Posted Jan 3, 2014

This season marked the sixth time in franchise history the Dolphins finished with an 8-8 record, but the first time since 1996.

The first thing that jumps out when we look back at the just-completed Dolphins season is their ability to beat quality teams in 2013.

The Dolphins finished the season with a 4-3 record against teams that made the playoffs, with victories against Indianapolis, Cincinnati, San Diego and New England and losses against New Orleans, New England and Carolina.

The four victories were the most of any team that didn’t make the playoffs and tied for second-most in the league overall with Denver and Cincinnati. The only team with more victories this season against playoff teams was San Diego, which went 5-2 on the strength of its two victories against the Kansas City Chiefs.
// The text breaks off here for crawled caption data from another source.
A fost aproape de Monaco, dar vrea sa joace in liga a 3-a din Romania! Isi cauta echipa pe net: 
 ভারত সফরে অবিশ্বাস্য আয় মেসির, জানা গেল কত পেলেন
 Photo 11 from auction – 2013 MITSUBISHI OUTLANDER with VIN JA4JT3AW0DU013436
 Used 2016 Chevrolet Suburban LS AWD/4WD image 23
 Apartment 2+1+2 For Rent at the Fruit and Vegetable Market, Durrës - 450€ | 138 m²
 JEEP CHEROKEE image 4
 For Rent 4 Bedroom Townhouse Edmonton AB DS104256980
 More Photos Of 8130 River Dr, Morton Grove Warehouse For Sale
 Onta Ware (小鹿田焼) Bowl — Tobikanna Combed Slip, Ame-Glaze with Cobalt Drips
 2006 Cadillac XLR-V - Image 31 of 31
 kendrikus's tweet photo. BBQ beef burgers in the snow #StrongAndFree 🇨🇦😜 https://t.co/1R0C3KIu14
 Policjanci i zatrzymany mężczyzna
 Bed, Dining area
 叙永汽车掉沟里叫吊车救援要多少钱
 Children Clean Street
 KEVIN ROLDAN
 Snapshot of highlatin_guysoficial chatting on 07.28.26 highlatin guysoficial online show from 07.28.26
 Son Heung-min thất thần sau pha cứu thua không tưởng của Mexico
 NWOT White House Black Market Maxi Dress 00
At Indianapolis, won 24-20
At New Orleans, lost 38-17
At New England, lost 27-17
Vs. Cincinnati, won 22-20 (OT)
Vs. San Diego, won 20-16
Vs. Carolina, lost 20-16
Vs. New England, won 24-20

This season marked the sixth time in franchise history the Dolphins finished with an 8-8 record, but the first time since 1996. The other four such seasons occurred in 1980, 1986, 1989 and 1991.

Ironically, four of the Dolphins’ six 8-8 seasons ended with a game against the New York Jets. Besides this year, it happened in 1996, 1991 and 1980.

This was a streaky season for the Dolphins, who won their first three games and had another three-game winning streak late in the season. This was only the fourth time in their history the Dolphins failed to make the playoffs in a season where they had two winning streaks of three games or more.

In a strange twist, it also happened in 2003 and 1993, as well as in 1989.

The Dolphins ended up with a 6-4 record in games decided by seven points or less, an improvement from their 3-5 mark in such games in 2012. It was the most close games in a Dolphins season since 2009 when they also went 6-4 in games decided by seven points or less.

The Dolphins in games decided by seven points or less

2013, 6-4, final record 8-8
2012, 3-5, final record 7-9
2011, 2-5, final record 6-10
2010, 4-3, final record 7-9
2009, 6-4, final record 7-9
2008, 7-2, final record 11-5
2007, 1-6, final record 1-15
2006, 3-4, final record 6-10
2005, 5-3, final record 9-7
2004, 3-6, final record 4-12

As is often the case, the turnover margin was a large factor in the team’s success in 2013. In games where they won the turnover battle, the Dolphins were 3-1 this season, but their record was 0-5 when they had a negative turnover ratio.

The Dolphins made some team history with three players (Brian Hartline, Mike Wallace, Charles Clay) finishing with 65 catches of more. It was the most productive passing season for the Dolphins with someone other than Dan Marino at quarterback. Ryan Tannehill had five 300-yard passing games, the most for a Dolphins QB other than Marino and his 355 completions and 588 attempts ranked fourth in team history behind three totals achieved by the legendary number 13.

In terms of NFL rankings, the Dolphins player with the best showing was punter Brandon Fields, who was second in both gross (behind Oakland’s Marquette King) and net average (behind St. Louis’ Johnny Hekker). Defensively, Olivier Vernon finished tied for seventh with his 11.5 sacks, as he ended Cameron Wake’s three-year reign as Dolphins sack champion.

Thanks largely to Fields, the Dolphins finished first in the NFL in team gross punting average and second in net punting. They also were second in red zone defense (allowing a touchdown only 46.4 percent of the time) and second in fewest penalty yards with 598.

The Dolphins allowed opponents a combined 77.3 passer rating, the fifth-best showing in the NFL behind those of Seattle, San Francisco, Buffalo and Cincinnati.

One of the best stats for the Dolphins was the team’s 18 interceptions, which tied for highest total (with 2008) over the past 10 seasons.